These farms are home to the specialist agricultural key workers, the ones that keep us all fed.
The farms of that dale were tied together by the choice of stone for their walls, but the similarities stopped there. Every one had been built by a farmer to his own tastes and then extended by subsequent generations. Often the original house had been converted into a stable and a more grand farmhouse was build close by, two storeys or more with a fine slate roof.
The corporations pushed the farms into ever decreasing profit margins until they sold or became victims of their own shotguns. Then they bought them up for pennies, "modernizing" and making everything "efficient." Nothing changed for the far away consumers, but for the animals and the land there was no room for sentimentality. The notion of kindness came with no identifiable increase in profit and so it was cast aside.

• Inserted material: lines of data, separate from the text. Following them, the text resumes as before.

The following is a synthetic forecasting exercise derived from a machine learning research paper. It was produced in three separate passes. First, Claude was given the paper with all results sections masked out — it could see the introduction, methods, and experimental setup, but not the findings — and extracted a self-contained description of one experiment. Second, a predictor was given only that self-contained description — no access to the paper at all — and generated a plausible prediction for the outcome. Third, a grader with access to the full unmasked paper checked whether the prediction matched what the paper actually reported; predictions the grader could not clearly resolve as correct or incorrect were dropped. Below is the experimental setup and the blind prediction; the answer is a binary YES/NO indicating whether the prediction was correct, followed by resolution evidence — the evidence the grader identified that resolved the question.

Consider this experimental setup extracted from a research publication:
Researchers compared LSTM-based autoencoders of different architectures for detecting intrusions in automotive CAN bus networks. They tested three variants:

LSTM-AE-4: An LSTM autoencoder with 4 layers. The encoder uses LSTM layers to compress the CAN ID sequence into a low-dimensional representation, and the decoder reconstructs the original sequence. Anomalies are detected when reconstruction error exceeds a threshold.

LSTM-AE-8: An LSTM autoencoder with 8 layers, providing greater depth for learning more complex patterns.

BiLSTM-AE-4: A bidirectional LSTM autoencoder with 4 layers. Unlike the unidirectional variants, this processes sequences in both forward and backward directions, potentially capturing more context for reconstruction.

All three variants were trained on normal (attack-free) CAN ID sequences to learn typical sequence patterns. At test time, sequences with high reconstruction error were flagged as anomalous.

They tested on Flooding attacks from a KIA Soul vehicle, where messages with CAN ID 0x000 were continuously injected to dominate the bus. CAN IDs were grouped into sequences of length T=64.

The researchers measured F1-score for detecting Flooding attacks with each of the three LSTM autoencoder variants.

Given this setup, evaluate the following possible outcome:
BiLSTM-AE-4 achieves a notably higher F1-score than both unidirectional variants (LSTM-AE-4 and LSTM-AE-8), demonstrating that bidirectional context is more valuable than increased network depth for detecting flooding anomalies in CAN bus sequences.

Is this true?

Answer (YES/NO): NO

The CEO's demanded maximum profit just the same way they did when making widgets in a factory.
They were farms but not the ones conjured in slick advertising. Each building was a steel and iron behemoth, none of them with windows, only adequate ventilation and strip lighting when necessary - the animals grew faster in the dark. The livestock were units for sale, each one carefully managed for cost control. An open door once a year counted as access to pasture and for the most part their backs were never kissed by the sun. Every eye was sallow and slow to move, every head hung low to the detritus on the ground. An inability to move combined with rapid weight gain gave them pressure sores and deformities, yet their feed was organic and so their meat was sold at a premium. Should the farmers not agree to house their animals in this way, they were of course free to become bankrupt. Freedom for stock meant inefficient conversion of grain to muscle mass and loss of animals from both sickness and predation...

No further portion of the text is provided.